About Jesus - Steve (Stephen) Sweetman The
God Of Our Cause Webster's
online dictionary defines the word "hermeneutics" as the study
of the methodological principles of interpretation.
Okay, that might be a bit confusing.
I define hermeneutics as the attempt to understand what someone
says as he wants it to be understood, not as I want it to be understood.
You might actually say that hermeneutics is the art of common
communication. I use the
word "art" because our communication skills leave much to be
desired. Good communication
is a skill, an art that we constantly struggle to learn and implement
into our relationships. Biblical
hermeneutics, then, is the attempt to understand the Bible as it wants
to be understood, not as we want to understand it.
In
the mid 1990's my friend and I suggested to our pastor that we teach a
course on Biblical hermeneutics.
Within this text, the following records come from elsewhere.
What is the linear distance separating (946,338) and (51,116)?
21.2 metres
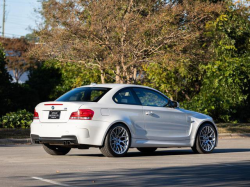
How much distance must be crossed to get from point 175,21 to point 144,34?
5.70 ft

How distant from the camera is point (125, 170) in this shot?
10273 mm

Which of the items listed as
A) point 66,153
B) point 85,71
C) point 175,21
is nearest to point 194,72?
point 85,71

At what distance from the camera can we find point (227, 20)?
31234 mm

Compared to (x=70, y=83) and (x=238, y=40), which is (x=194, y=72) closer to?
(x=238, y=40)

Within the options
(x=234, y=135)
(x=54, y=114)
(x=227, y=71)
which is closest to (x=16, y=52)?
(x=227, y=71)

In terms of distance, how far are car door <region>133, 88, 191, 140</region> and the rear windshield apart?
0.94 metres

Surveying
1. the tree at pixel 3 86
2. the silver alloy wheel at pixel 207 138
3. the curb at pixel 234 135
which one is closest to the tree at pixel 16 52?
the tree at pixel 3 86

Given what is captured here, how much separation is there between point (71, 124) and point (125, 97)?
1.61 m

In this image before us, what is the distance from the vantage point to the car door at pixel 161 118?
13.3 meters

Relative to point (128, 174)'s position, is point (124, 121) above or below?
above

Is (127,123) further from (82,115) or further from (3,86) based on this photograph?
(3,86)

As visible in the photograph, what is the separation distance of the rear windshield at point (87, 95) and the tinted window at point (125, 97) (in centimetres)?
27

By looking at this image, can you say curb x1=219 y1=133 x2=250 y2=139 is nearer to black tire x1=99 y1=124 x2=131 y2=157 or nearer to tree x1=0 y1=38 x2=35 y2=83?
black tire x1=99 y1=124 x2=131 y2=157

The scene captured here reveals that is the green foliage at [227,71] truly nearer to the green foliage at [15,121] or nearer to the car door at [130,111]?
the green foliage at [15,121]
He denied our request to help our
congregation to have good Biblical study skills.
I suppose that if those sitting in the pews had no such skills,
then they would have no legitimate right to question what was taught
from the pulpit. That was
life for Christians in the dark age of Catholicism during Medieval
times, but it should not be the way it is for us in these post
Reformation times. Without
some knowledge of hermeneutics it is easy for us to impose our
twenty-first century, western-world mindset onto the pages of the Bible.
That does great damage to both the Biblical text and our
understanding of the Biblical message.
When we formulate our personal theology and then search the pages
of the Bible for proof texts to support our position, hermeneutically
speaking, we are in the wrong. We cannot insert our theological concepts into the
pages of the Bible to make it say something it never said. Concerning
any Biblical text, we must ask to whom the passage was originally
addressed. We consider the
culture and language in which the passage was written.
We consult credible Biblical scholars who
have historical, cultural, linguistic, and archaeological knowledge. From
this process we are better equipped to understand any given Biblical
passage. Only after this
process can we ask how the passage applies to us. When
it is all said and done, we must clearly distinguish between our
interpretation of the text from the clear word of Scripture.
For
Christians, the Bible is the authoritative Word of God.
We are in error when we impose our personal theology onto the
pages of the Bible. The
Bible was written centuries ago in cultures and languages that most know
little about. It is bad
hermeneutics to interpret the Bible with our twenty-first century,
western-world thought processes and claim it to be God's Word.
The
Bible promotes God's cause, not our cause.
God is not the God of our cause.
He is the God of His own cause, and it is His cause that we must
discover throughout the pages of the Bible.